Figure 3a: There is a large blood filled cystic cavity surrounded by a fibrous septae that includes benign appearing spindle cells, fibrous extracellular matrix and scattered giant cells. There are areas of reactive bone formation. The fibroblastic cells are bland appearing. There are no abnormal mitotic figures.

Fig 3b: Intermediate power of a septum of an ABC: There is no epithelial lining around the wall of the cavity filled with blood. There are spindle cells and scattered giant cells.

Fig 3c: High power view of an ABC: Demonstrates reactive bone formation within the wall of the cystic cavities. This is reactive bone and different from the lace like immature bone layed down by an osteosarcoma

Biological behavior

  •  ABCs are benign aggressive tumors that destroy bone
  •  Normally ABCs never invade the surrounding soft tissue
  • Could be associated with other tumors like Giant Cell Tumor, Osteoblastoma and Chondroblastoma. These are called secondary ABCs because they arise from a preexisting tumor.
  • There is at least a 20% risk of recurrence after curettage, depending on location and the proportion of cellular tissue, amount of osteoid and fibroblastic component.

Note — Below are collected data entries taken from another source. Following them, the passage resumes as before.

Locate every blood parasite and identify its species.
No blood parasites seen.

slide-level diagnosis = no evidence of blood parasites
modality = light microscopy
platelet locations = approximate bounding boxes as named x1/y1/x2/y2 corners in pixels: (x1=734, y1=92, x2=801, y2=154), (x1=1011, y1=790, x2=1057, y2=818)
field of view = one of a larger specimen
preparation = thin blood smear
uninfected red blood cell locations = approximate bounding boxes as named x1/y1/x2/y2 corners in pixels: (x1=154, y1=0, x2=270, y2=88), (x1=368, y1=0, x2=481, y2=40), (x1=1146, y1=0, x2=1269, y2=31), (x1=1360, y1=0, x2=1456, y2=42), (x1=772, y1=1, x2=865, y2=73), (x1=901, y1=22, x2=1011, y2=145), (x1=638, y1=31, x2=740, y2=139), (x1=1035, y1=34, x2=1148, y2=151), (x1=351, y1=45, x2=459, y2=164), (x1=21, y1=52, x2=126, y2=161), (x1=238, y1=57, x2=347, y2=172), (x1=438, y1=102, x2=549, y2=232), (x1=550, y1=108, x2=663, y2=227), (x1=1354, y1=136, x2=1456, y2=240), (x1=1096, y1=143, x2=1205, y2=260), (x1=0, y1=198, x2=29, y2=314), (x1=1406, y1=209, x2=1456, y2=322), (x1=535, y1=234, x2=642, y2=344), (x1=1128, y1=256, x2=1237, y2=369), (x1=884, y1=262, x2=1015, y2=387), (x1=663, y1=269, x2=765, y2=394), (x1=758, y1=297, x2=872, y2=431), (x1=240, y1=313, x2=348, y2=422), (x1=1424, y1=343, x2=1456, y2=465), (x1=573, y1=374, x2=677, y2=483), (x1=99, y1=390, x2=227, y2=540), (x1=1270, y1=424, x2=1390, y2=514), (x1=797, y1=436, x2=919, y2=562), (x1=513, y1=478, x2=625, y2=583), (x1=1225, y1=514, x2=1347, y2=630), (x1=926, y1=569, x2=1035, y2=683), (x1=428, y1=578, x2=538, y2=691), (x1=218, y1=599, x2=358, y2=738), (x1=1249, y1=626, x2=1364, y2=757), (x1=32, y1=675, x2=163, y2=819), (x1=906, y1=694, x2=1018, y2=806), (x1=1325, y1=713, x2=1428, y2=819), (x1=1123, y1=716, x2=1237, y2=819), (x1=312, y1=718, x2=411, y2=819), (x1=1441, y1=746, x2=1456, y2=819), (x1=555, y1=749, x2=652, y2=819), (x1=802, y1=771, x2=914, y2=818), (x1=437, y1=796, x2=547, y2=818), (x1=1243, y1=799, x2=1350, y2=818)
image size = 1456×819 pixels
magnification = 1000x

             o    Mitotic index > 7 per 50 fields associated with higher recurrence rate.

  • Rarely, ABCs can transform into a malignant tumor. In the past, this has generally been associated with radiation treatments treatments. Radiation is typically not used in the treatment of this tumor any longr.


  • Intralesional curettage and bone grafting
  • Adjuvant therapy is frequently used to eliminate microscopic tumor cells and decrease the risk of local recurrence 
o    Cryotherapy reduces the risk of local recurrence to an overall rate of 5%
  • For large unresectable tumors an embolization can be considered in an attempt to cut off the blood supply and essentially kill the ABC
  • Long term follow up is recommended to evaluate for recurrence.
  • Rarely irradiation is used for the rare lesion that acts especially aggressive however there is a risk of cancerous transformation in the future. Dr. Wittig has never encountered an ABC that required treatment with radiation or embolization

Fig 4. Intraoperative photograph showing a curettage of an ABC of the distal tibia through a medial approach. The tumor is usually curetted and then the cavity is shaved down with a midas rex burr. This is called a resectional curettage and reduces the risk of local recurrence. Additional adjuvants such as liquid nitrogen may be used to treat the cavity and irradicate microscopic tumor cells. The cavity is usually filled with bone graft or bone cement. Fixation devices may be used in specific situations to prevent postoperative fracture.